A simple command line caching tool for faster CI builds
Search allows prefix matching of multiple cache keys for the most recent, closest match. If a key matches multiple entries, the most recently created match is returned.
Paths are compressed into a tarball and stored in a local directory or S3.
Scrapyard is not yet published as a gem, so recommend installing it with bundler as a git remote source or building the gem locally.
# Gemfile
gem 'scrapyard', git: 'https://github.com/dgtized/scrapyard', tag: 'v0.5.2', require: false
git clone https://github.com/dgtized/scrapyard
cd scrapyard
gem build scrapyard.gemspec
gem install scrapyard
Search the yard
for a key
to restore paths
scrapyard --yard /tmp/cache --paths stuff \
search --key "stuff-$GIT_BRANCH-#(bar),stuff-$GIT_BRANCH,stuff-"
Save paths
to the yard
using the key
scrapyard --yard /tmp/cache --paths stuff.1,stuff.2,stuff.3 \
store --key "stuff-$GIT_BRANCH-#(bar)"
Remove a specific key
from the yard
:
scrapyard --yard /tmp/cache \
junk --key "stuff-$GIT_BRANCH-#(bar)"
Expire old keys
in the yard
:
scrapyard crush --yard /tmp/cache
scrapyard --aws-region us-east-1 --yard s3://scrapyard.foo.com/
store --key "foo" --paths a
scrapyard --aws-region us-east-1 --yard s3://scrapyard.foo.com/
search --key "foo,bar" --paths a
In order to use an S3 bucket as a cache yard, the bucket name must be prefixed with s3://
, otherwise scrapyard
will infer the yard is a local directory.

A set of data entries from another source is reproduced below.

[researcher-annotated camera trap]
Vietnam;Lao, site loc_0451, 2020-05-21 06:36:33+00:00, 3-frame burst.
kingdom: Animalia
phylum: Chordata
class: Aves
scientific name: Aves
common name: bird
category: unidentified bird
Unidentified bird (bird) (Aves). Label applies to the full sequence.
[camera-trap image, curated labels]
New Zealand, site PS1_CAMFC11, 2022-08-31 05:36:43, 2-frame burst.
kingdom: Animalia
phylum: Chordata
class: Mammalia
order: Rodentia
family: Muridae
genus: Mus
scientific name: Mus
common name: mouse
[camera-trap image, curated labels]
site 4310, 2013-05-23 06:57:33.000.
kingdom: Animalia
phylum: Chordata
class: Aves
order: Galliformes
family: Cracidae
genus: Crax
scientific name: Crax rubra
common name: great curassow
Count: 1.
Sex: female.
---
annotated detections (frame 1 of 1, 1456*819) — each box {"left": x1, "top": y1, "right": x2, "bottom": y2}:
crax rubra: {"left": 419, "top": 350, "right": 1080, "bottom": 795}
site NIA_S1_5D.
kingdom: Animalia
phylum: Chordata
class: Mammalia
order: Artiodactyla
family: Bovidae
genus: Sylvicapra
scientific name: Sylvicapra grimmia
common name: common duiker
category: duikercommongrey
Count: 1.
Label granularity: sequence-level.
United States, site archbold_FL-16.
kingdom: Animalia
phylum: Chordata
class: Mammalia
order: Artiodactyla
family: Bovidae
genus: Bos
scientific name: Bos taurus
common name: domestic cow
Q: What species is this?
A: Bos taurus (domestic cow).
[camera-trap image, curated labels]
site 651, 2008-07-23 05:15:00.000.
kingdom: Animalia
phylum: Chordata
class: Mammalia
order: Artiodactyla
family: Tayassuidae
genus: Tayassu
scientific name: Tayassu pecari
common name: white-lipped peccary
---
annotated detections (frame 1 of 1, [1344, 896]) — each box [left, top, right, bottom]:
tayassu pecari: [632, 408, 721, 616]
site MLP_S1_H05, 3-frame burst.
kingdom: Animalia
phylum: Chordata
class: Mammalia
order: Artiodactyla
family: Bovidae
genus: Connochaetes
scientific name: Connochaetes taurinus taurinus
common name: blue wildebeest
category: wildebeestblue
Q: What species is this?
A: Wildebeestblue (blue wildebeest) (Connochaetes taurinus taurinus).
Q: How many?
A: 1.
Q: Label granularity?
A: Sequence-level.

Example IAM permissions for the hypothetical scrapyard.foo.com
are included in iam-scrapyard.json
.
Crush is not available for expiring caches in s3 buckets, it is recommended to use a bucket expiration rule to do this automatically.
Each key is used as a prefix in the directory or bucket specified. If the prefix matches multiple cache keys, the most recently modified key is selected.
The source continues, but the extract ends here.